The LIGO team’s detection of gravitational waves, announced in February, has already started attracting top honours. This time, it has won the Special Breakthrough Prize in Fundamental Physics.
The $3 million award, instituted by Yuri Milner, will be shared between two groups of laureates: the three founders of the Laser Interferometer Gravitational-Wave Observatory (LIGO), who will each equally share $1 million (Rs. 6.65 crore); and 1012 contributors to the experiment, who will each equally share $2 million (Rs. 13.31 crore).
The founders are Ronald W.P. Drever; Kip Thorne and Rainer Weiss. The 1012 contributors include 1,005 authors of the paper and seven others.

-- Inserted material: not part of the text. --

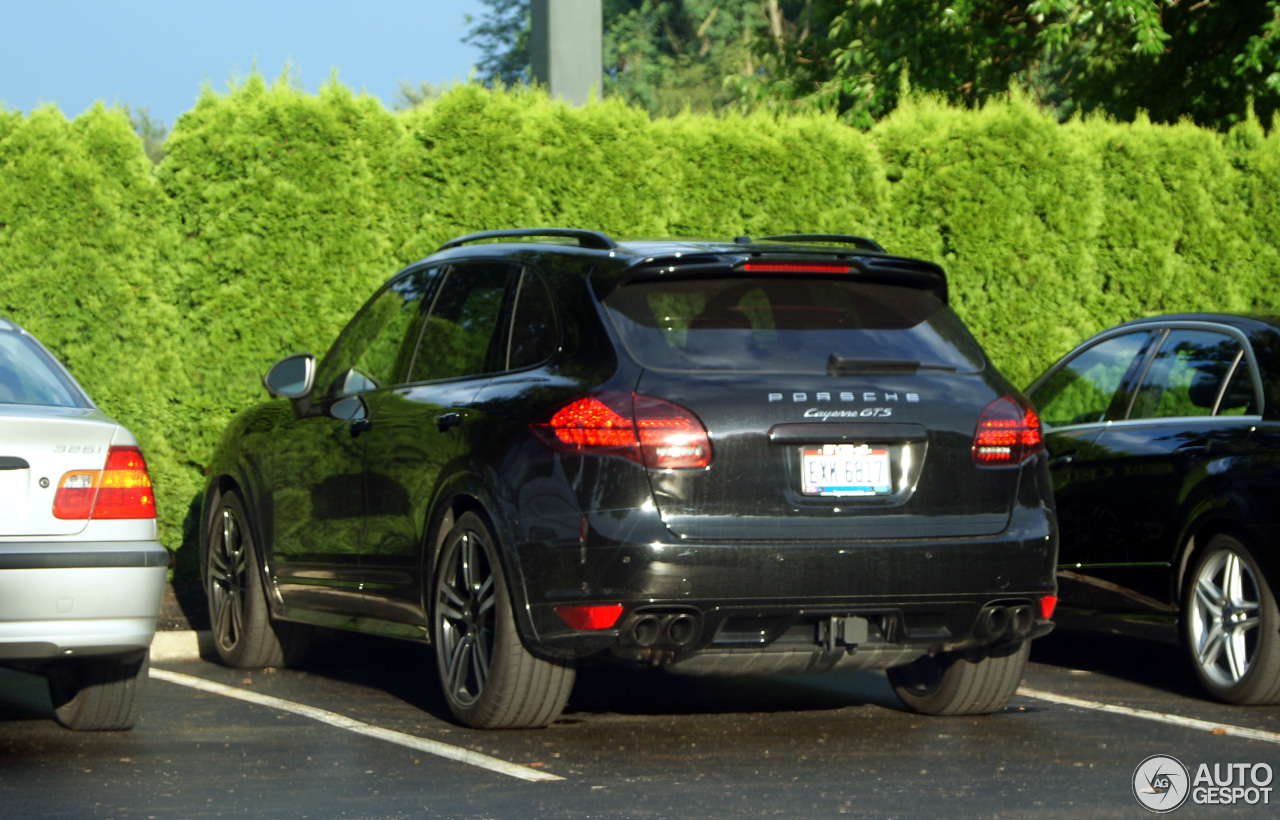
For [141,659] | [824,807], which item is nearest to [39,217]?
[141,659]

K.G. Arun of Chennai Mathematical Institute, who is among the 1012 contributors, said, “It is a very important prize and the credit goes to the whole collaboration. It is a coming together of a range of people: experimentalists, data analysts and theoreticians.” The contributors include 37 Indians.

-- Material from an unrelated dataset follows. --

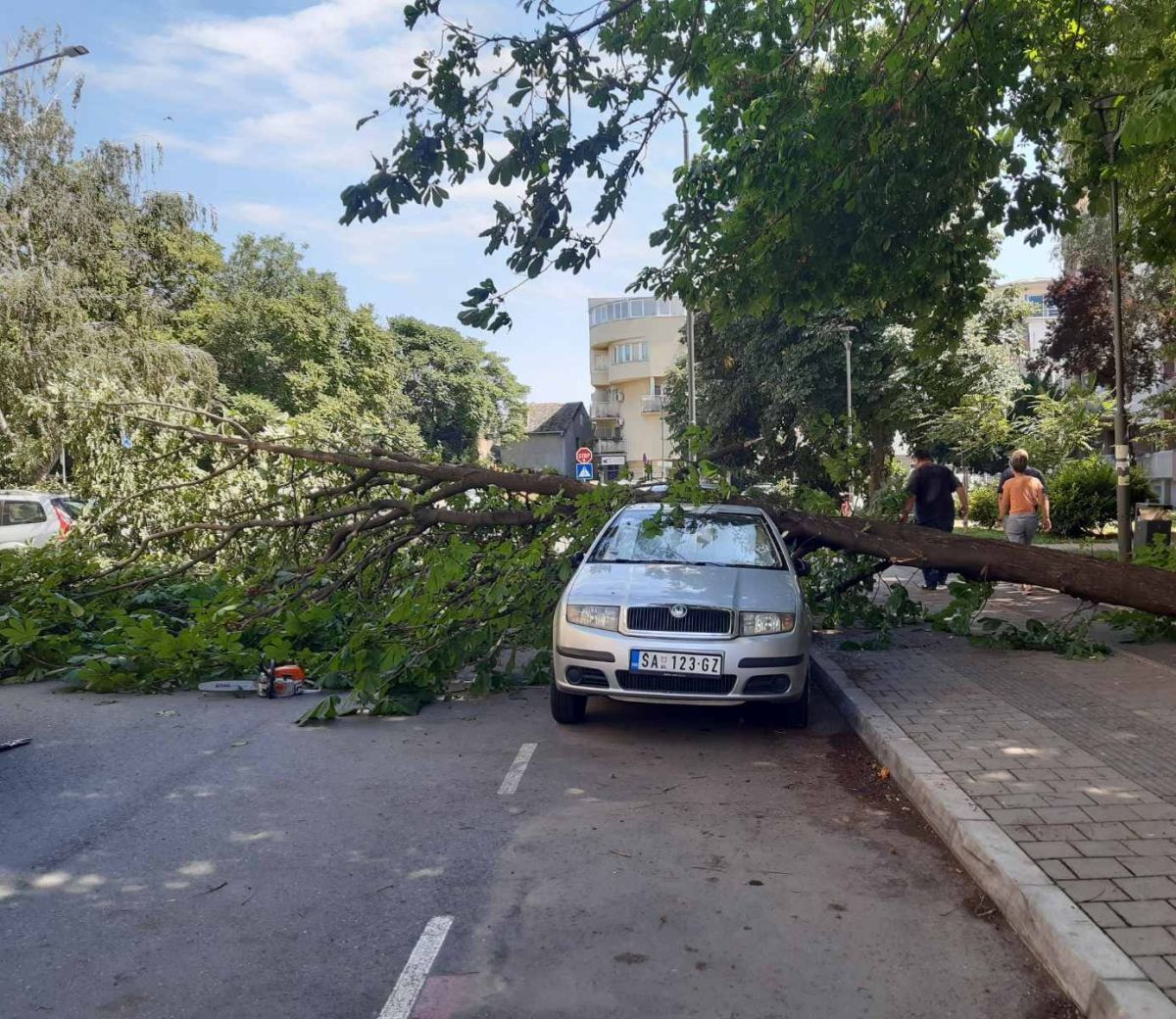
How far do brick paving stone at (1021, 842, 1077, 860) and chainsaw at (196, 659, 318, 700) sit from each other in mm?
6151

Dr. Arun joined the LIGO scientific collaboration through the INDIGO consortium in 2012. The calculations done by his team occupies three paragraphs in the scientific paper. “I was part of the team that verified that the observed signal is consistent with predictions of Einstein’s general theory of relativity. The results are also published in a companion paper,” said Dr. Arun.